--- START ---

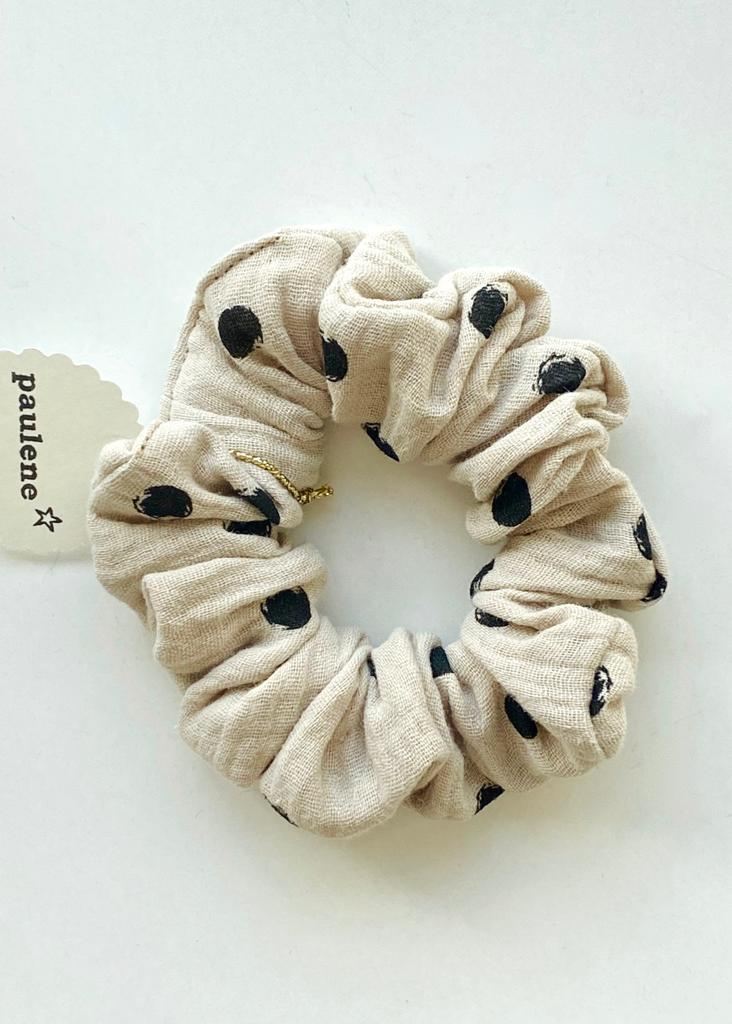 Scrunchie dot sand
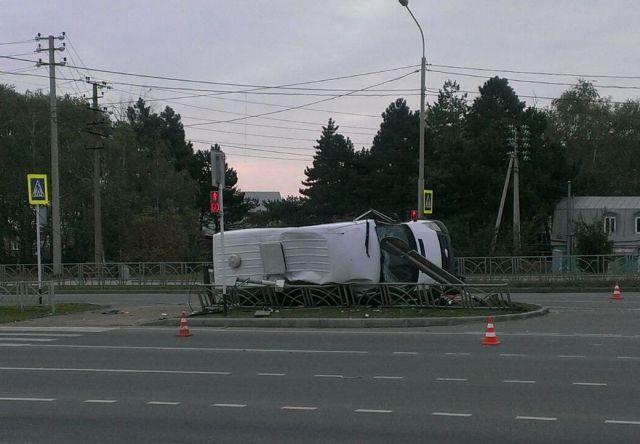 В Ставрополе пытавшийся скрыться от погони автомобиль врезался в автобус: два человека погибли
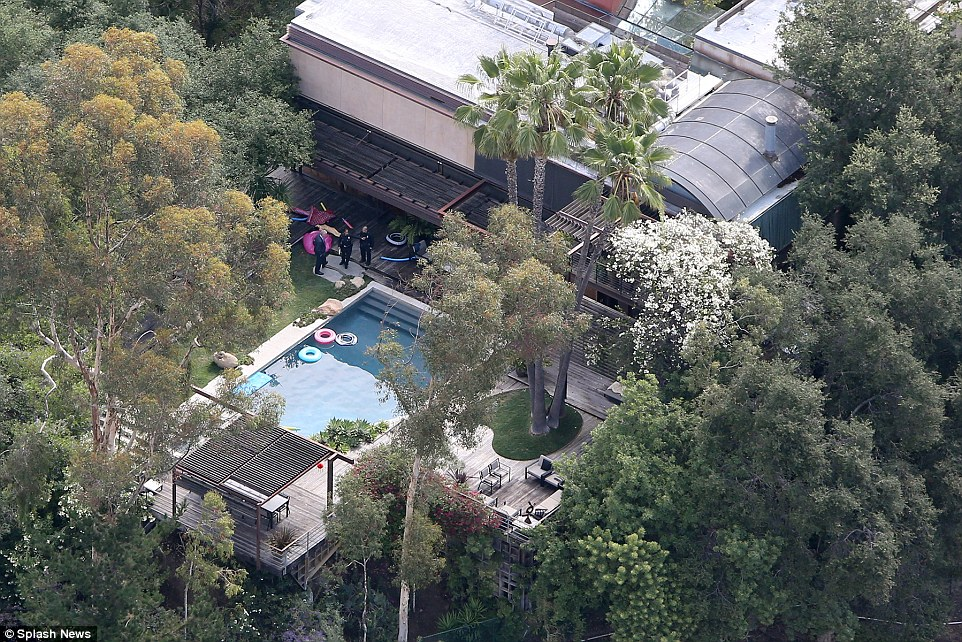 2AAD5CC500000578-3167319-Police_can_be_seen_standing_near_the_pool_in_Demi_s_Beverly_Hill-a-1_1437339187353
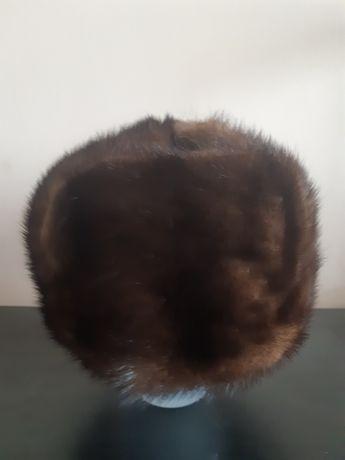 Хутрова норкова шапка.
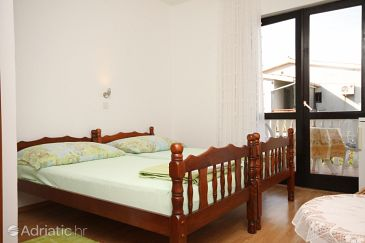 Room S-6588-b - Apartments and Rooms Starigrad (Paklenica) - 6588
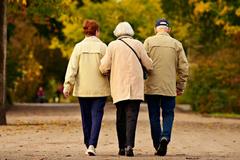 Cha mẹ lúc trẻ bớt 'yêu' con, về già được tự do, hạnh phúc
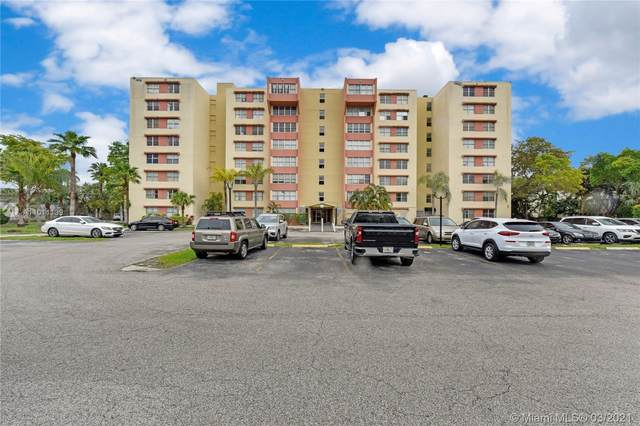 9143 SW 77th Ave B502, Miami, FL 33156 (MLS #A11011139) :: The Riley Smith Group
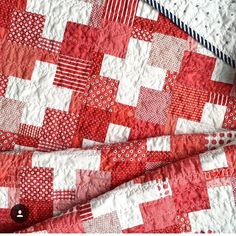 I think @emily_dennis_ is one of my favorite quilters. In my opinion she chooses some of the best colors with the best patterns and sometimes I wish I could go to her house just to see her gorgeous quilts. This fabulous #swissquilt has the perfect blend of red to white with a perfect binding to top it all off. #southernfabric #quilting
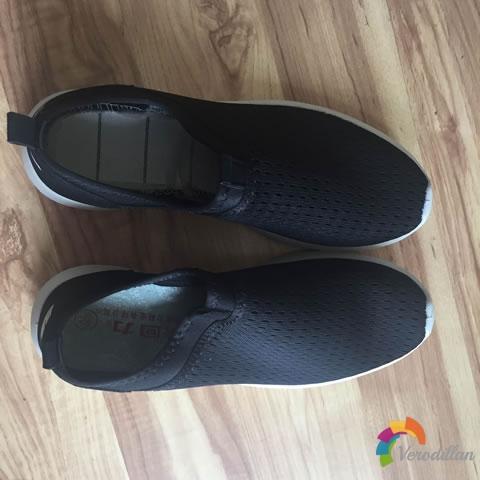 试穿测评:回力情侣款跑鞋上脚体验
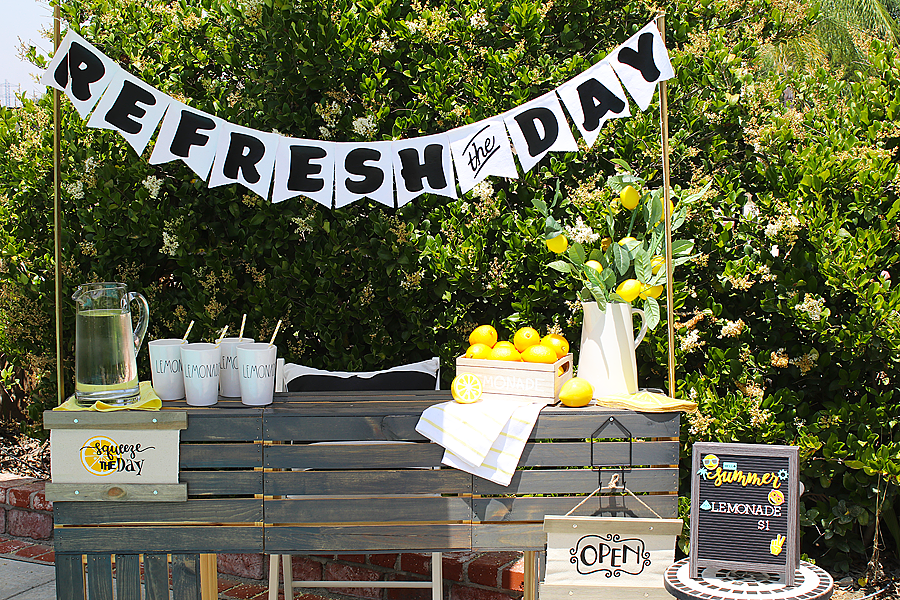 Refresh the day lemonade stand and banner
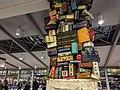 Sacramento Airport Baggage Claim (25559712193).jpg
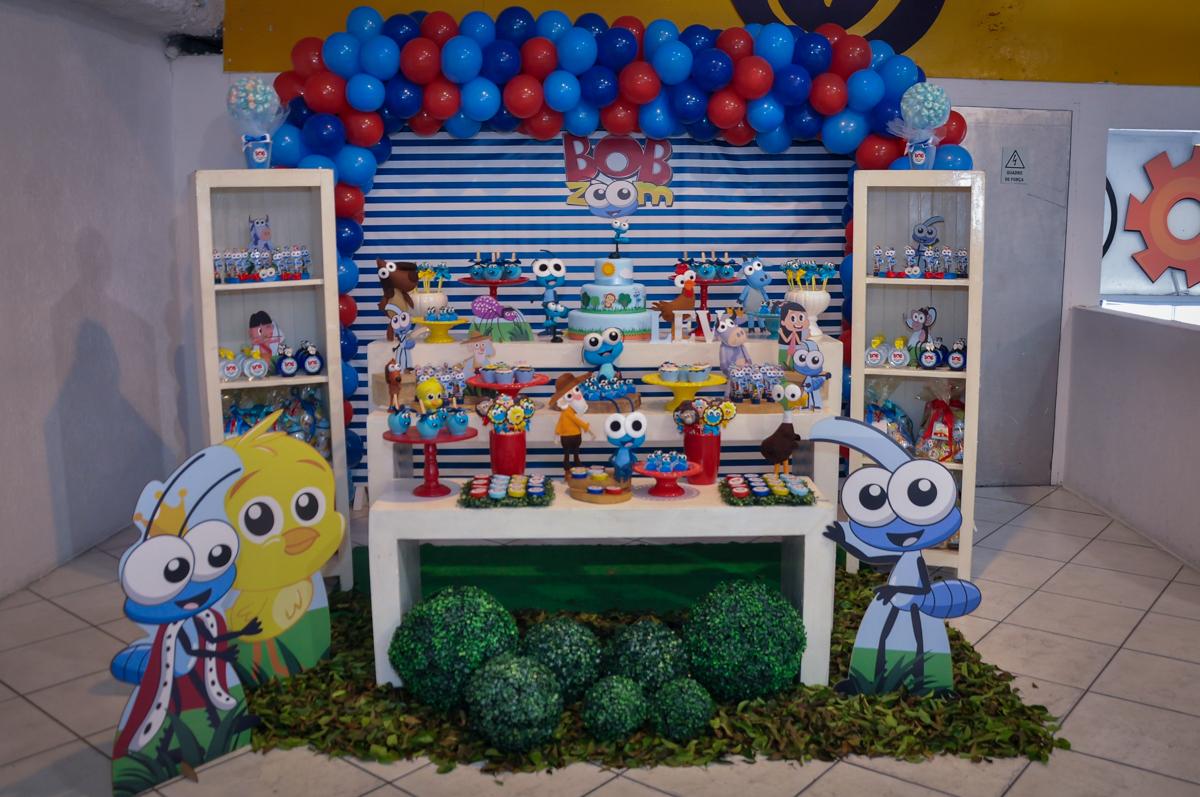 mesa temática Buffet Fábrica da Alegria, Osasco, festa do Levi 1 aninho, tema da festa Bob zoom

--- END ---

What is needed: Repeat the material verbatim. Do not carry over any picture.

Answer box:
 Scrunchie dot sand
 В Ставрополе пытавшийся скрыться от погони автомобиль врезался в автобус: два человека погибли
 2AAD5CC500000578-3167319-Police_can_be_seen_standing_near_the_pool_in_Demi_s_Beverly_Hill-a-1_1437339187353
 Хутрова норкова шапка.
 Room S-6588-b - Apartments and Rooms Starigrad (Paklenica) - 6588
 Cha mẹ lúc trẻ bớt 'yêu' con, về già được tự do, hạnh phúc
 9143 SW 77th Ave B502, Miami, FL 33156 (MLS #A11011139) :: The Riley Smith Group
 I think @emily_dennis_ is one of my favorite quilters. In my opinion she chooses some of the best colors with the best patterns and sometimes I wish I could go to her house just to see her gorgeous quilts. This fabulous #swissquilt has the perfect blend of red to white with a perfect binding to top it all off. #southernfabric #quilting
 试穿测评:回力情侣款跑鞋上脚体验
 Refresh the day lemonade stand and banner
 Sacramento Airport Baggage Claim (25559712193).jpg
 mesa temática Buffet Fábrica da Alegria, Osasco, festa do Levi 1 aninho, tema da festa Bob zoom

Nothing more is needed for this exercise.